• _DATASET SECTION_
_ _ _

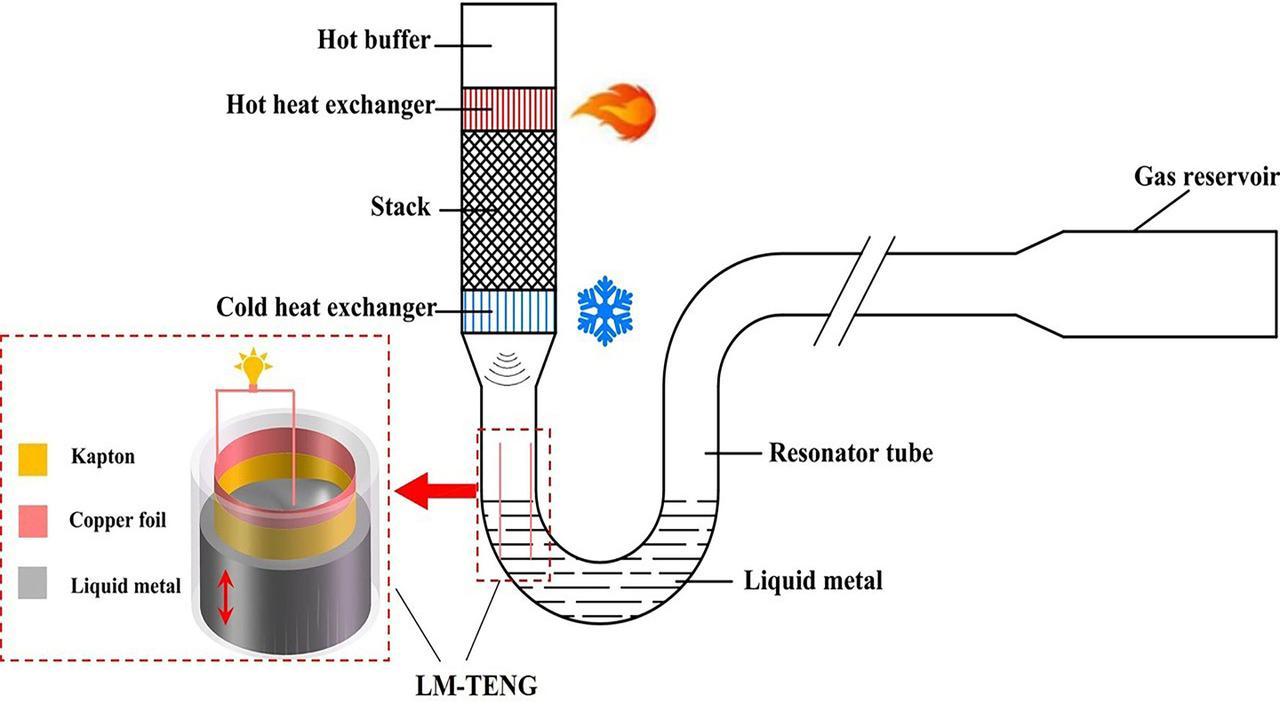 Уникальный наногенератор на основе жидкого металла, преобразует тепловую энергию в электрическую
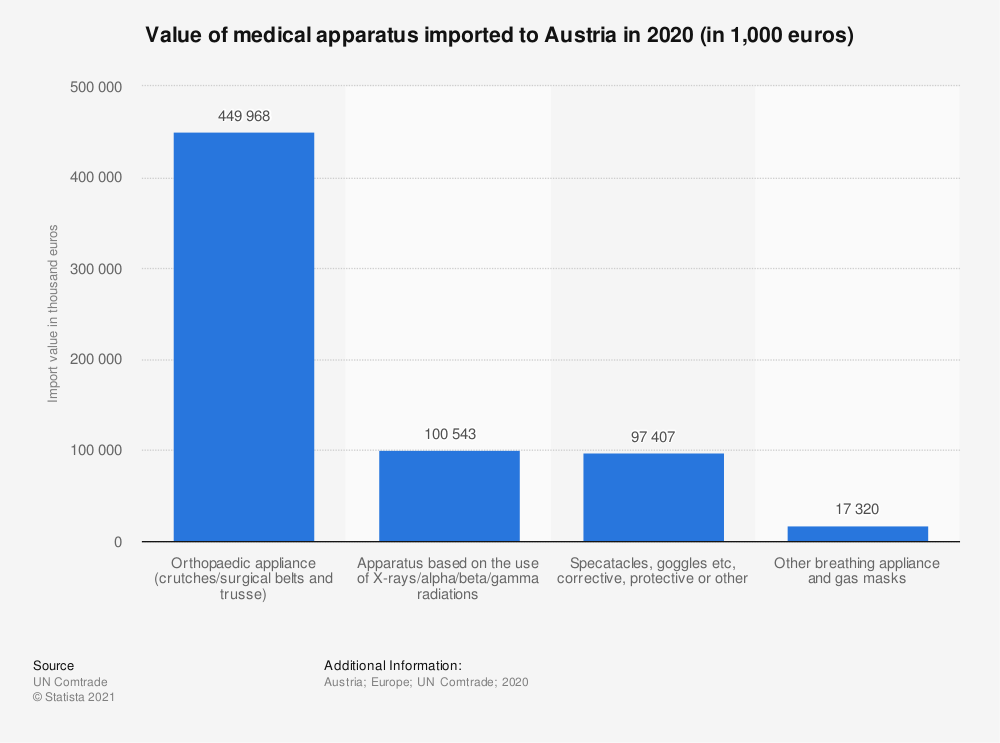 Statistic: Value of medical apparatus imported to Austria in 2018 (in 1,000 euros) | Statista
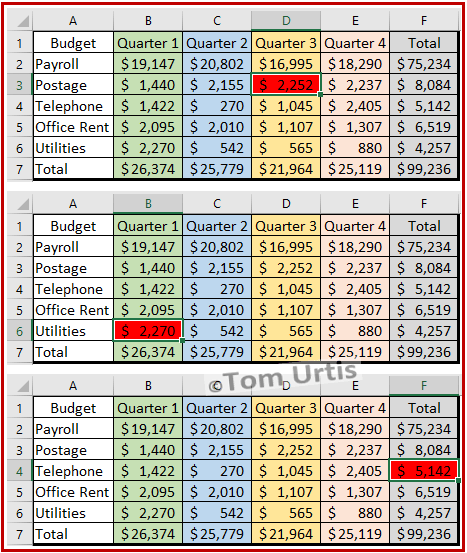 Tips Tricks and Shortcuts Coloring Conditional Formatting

_ _ _

• _PROBLEM REQUIREMENTS_
Copy out, with no pictures, the lines from the one containing "Statistic: Value of" through the last line of the data above, both ends included and each word unchanged.

• _RESULT FOR THIS EXERCISE_
 Statistic: Value of medical apparatus imported to Austria in 2018 (in 1,000 euros) | Statista
 Tips Tricks and Shortcuts Coloring Conditional Formatting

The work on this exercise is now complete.